§ **Work to complete**
Retype the stretch of records below from the line containing "Looking at this" through the line containing "5. point (41, 63)", copying every line exactly.

§ **Record excerpts**
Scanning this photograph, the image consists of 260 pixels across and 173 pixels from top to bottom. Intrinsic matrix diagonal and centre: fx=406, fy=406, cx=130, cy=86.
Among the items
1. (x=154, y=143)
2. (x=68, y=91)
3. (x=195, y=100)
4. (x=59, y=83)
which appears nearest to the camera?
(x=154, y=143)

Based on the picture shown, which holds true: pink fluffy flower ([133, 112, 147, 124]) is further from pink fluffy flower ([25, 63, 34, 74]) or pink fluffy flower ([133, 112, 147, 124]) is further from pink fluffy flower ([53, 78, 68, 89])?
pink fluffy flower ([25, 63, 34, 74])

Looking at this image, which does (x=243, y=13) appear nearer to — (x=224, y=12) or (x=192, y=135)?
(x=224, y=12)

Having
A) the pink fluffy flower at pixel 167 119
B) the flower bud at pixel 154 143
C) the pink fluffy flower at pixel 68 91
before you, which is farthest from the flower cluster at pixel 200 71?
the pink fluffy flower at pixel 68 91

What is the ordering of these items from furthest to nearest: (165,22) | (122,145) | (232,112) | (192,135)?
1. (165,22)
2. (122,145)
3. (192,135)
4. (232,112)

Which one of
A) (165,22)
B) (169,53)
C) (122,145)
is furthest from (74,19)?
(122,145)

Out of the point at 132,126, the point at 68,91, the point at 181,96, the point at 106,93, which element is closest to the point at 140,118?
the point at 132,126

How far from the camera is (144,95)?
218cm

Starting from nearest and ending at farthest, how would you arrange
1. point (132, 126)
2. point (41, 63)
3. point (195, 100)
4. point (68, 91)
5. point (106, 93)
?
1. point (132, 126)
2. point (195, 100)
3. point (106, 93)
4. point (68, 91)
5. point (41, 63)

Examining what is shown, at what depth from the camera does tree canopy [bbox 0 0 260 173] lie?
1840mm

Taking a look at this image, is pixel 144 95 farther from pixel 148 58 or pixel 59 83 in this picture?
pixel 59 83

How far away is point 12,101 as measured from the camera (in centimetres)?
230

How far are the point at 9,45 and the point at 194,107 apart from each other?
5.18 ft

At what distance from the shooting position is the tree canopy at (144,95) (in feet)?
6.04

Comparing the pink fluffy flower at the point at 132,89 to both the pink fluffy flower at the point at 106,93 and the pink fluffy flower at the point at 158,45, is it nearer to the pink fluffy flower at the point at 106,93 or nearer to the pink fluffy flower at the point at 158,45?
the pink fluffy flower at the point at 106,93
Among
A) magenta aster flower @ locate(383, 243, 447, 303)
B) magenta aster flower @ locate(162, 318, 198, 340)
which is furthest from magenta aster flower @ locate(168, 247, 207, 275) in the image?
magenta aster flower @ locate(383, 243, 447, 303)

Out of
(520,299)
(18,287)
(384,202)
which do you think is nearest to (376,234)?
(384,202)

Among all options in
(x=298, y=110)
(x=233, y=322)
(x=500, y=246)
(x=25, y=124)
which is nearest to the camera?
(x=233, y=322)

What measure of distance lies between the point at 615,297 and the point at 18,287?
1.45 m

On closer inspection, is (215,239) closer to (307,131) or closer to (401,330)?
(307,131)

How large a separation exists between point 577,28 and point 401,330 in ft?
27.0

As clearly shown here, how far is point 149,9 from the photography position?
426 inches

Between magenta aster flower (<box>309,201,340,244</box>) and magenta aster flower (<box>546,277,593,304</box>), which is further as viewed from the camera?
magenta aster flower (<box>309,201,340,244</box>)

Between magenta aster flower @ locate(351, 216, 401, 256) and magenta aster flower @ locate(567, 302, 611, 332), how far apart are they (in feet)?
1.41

§ **Solution**
Looking at this image, which does (x=243, y=13) appear nearer to — (x=224, y=12) or (x=192, y=135)?
(x=224, y=12)

Having
A) the pink fluffy flower at pixel 167 119
B) the flower bud at pixel 154 143
C) the pink fluffy flower at pixel 68 91
before you, which is farthest from the flower cluster at pixel 200 71?
the pink fluffy flower at pixel 68 91

What is the ordering of these items from furthest to nearest: (165,22) | (122,145) | (232,112) | (192,135)?
1. (165,22)
2. (122,145)
3. (192,135)
4. (232,112)

Which one of
A) (165,22)
B) (169,53)
C) (122,145)
is furthest from (74,19)?
(122,145)

Out of the point at 132,126, the point at 68,91, the point at 181,96, the point at 106,93, which element is closest to the point at 140,118?
the point at 132,126

How far from the camera is (144,95)?
218cm

Starting from nearest and ending at farthest, how would you arrange
1. point (132, 126)
2. point (41, 63)
3. point (195, 100)
4. point (68, 91)
5. point (106, 93)
?
1. point (132, 126)
2. point (195, 100)
3. point (106, 93)
4. point (68, 91)
5. point (41, 63)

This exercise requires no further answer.